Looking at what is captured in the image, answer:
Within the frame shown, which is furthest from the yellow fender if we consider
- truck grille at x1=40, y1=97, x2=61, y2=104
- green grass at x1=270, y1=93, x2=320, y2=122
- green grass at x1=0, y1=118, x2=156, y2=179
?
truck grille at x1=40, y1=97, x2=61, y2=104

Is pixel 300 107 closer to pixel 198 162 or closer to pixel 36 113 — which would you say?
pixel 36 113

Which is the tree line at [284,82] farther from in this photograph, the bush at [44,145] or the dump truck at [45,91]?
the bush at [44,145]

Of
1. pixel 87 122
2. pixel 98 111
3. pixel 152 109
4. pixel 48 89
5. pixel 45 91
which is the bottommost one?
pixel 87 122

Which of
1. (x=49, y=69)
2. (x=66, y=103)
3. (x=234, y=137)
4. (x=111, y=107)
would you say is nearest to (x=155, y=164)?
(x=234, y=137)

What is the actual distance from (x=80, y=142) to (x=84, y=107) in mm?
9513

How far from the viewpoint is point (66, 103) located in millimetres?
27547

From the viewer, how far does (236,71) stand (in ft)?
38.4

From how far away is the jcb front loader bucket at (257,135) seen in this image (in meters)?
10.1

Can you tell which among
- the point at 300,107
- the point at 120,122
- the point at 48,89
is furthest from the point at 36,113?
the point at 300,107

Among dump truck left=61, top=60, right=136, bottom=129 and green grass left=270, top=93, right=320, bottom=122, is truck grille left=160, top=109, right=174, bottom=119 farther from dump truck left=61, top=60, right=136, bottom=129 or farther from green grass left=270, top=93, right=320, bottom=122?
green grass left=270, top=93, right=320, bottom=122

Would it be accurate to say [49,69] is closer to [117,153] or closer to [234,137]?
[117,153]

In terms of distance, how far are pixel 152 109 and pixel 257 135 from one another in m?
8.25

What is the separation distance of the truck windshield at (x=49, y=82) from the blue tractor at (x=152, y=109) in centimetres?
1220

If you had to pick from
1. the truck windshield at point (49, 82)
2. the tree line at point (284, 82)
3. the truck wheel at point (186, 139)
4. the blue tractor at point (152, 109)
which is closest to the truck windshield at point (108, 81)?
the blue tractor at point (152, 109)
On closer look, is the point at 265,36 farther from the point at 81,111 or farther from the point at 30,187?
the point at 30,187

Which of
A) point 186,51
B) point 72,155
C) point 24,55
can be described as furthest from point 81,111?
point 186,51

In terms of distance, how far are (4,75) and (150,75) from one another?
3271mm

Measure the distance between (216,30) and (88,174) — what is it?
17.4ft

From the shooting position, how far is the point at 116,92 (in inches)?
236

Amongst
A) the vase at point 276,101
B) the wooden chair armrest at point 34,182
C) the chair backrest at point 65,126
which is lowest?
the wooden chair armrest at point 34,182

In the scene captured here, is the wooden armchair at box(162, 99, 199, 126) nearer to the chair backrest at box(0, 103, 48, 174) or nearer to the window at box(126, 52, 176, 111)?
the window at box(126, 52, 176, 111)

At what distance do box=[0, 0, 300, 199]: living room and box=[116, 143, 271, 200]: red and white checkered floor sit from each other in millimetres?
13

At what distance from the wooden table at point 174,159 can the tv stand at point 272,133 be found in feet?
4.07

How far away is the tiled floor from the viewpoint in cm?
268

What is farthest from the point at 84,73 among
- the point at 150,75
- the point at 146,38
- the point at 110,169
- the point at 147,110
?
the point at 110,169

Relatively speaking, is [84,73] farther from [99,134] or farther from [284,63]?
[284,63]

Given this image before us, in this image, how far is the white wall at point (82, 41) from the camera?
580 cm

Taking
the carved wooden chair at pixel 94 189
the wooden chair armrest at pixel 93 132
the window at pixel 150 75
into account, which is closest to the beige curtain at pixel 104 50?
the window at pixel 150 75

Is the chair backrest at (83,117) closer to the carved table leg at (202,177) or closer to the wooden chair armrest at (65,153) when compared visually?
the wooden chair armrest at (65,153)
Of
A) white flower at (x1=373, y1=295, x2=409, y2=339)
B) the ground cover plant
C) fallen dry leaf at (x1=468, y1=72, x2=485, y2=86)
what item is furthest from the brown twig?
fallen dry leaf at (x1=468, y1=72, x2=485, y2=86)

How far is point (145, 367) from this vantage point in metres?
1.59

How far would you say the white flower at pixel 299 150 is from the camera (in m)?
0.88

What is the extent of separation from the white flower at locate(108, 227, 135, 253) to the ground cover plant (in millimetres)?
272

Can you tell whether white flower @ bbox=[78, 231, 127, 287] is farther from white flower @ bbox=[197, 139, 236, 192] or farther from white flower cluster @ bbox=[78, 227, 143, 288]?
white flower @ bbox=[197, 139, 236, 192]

Objective: Write out exactly the lines from the line holding "Is the chair" through the last line of the data, and nothing besides those lines.

Result for this exercise:
Is the chair backrest at (83,117) closer to the carved table leg at (202,177) or closer to the wooden chair armrest at (65,153) when compared visually?
the wooden chair armrest at (65,153)
Of
A) white flower at (x1=373, y1=295, x2=409, y2=339)
B) the ground cover plant
C) fallen dry leaf at (x1=468, y1=72, x2=485, y2=86)
what item is furthest from the brown twig?
fallen dry leaf at (x1=468, y1=72, x2=485, y2=86)

How far is point (145, 367) from this vantage point in metres?
1.59

How far would you say the white flower at pixel 299 150 is from the camera (in m)?
0.88

What is the extent of separation from the white flower at locate(108, 227, 135, 253) to the ground cover plant (in millimetres)?
272

Can you tell whether white flower @ bbox=[78, 231, 127, 287] is farther from white flower @ bbox=[197, 139, 236, 192] or farther from white flower cluster @ bbox=[78, 227, 143, 288]?
white flower @ bbox=[197, 139, 236, 192]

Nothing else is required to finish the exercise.